TO DO
A word-for-word copy of the following listing is needed. Leave out its images.

DATA PROVIDED
────────
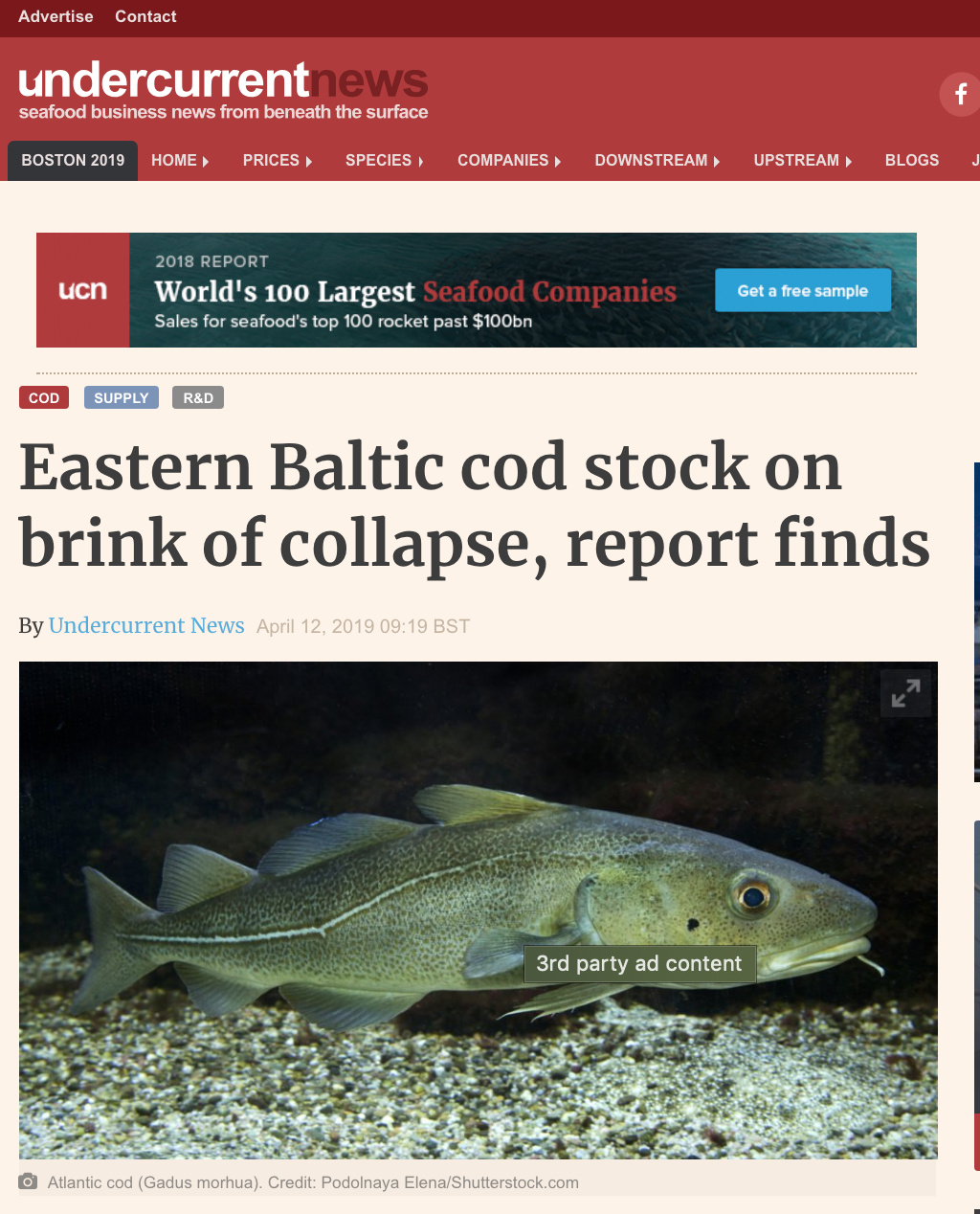 """Eastern Baltic cod stock on brink of collapse, report finds """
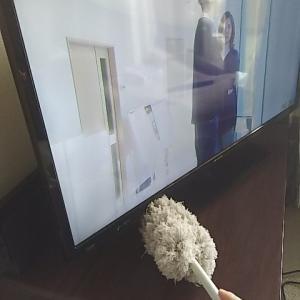 【掃除】テレビ周辺ほこり取り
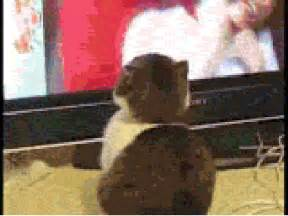 tv for cats cat tv gif images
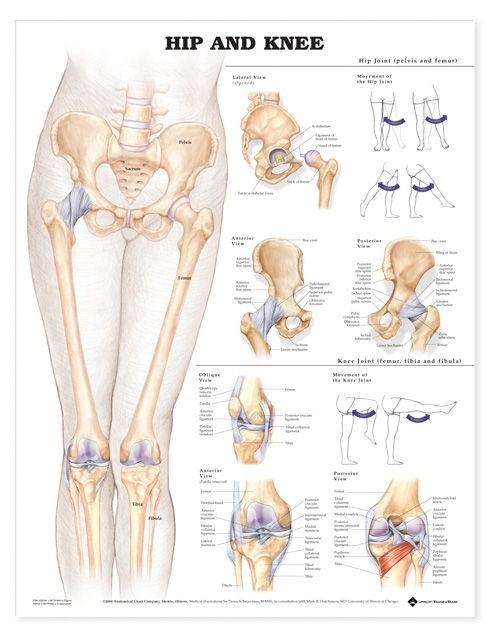 Anatomie Poster - Hüfte / Knie   Fuß Hüft- und Knie Poster   Musculo ...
────────
RESULT OF THIS TASK
 """Eastern Baltic cod stock on brink of collapse, report finds """
 【掃除】テレビ周辺ほこり取り
 tv for cats cat tv gif images
 Anatomie Poster - Hüfte / Knie   Fuß Hüft- und Knie Poster   Musculo ...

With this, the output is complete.